The change in colour from orange to red is the most immediate departure. It ‘conveys grandeur, albeit of a horrific kind’[9]
and, as David Sylvester has commented, replaces ‘a metaphor for violence by one which was literally the colour of blood’.[10]
This has associations with Bacon’s earlier reference to the murder of Agamemnon in the bloody Triptych Inspired by the Oresteia of Aeschylus, 1981 (Astrup Fearney Collection, Oslo).[11]

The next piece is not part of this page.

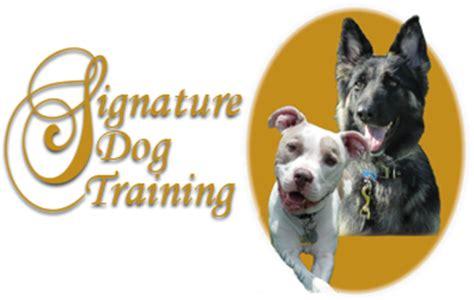 dog training services north dallas tx signature dog training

More subtle changes resulted from compositional and technical elements. The figures are considerably smaller in relation to their surroundings, with those in the outer canvases consequentially pressed to the edges. That on the right has acquired crouching legs in place of the tense extended limbs of its predecessor. The central figure is changed less in detail than by its confinement within the strip of red which refines the focal space; the raw canvas to either side provides a relief from the colour saturation. As was Bacon’s habit by 1988, this intensity was achieved by working paint into the canvas almost as a stain, and the smoky shadows of the foreground appear to have been made by spraying. Additions of ‘fibrous’ material - possibly dust – was made to the paint in the bodies and this was also used along the base of the left panel and around the figure in the right panel.[12]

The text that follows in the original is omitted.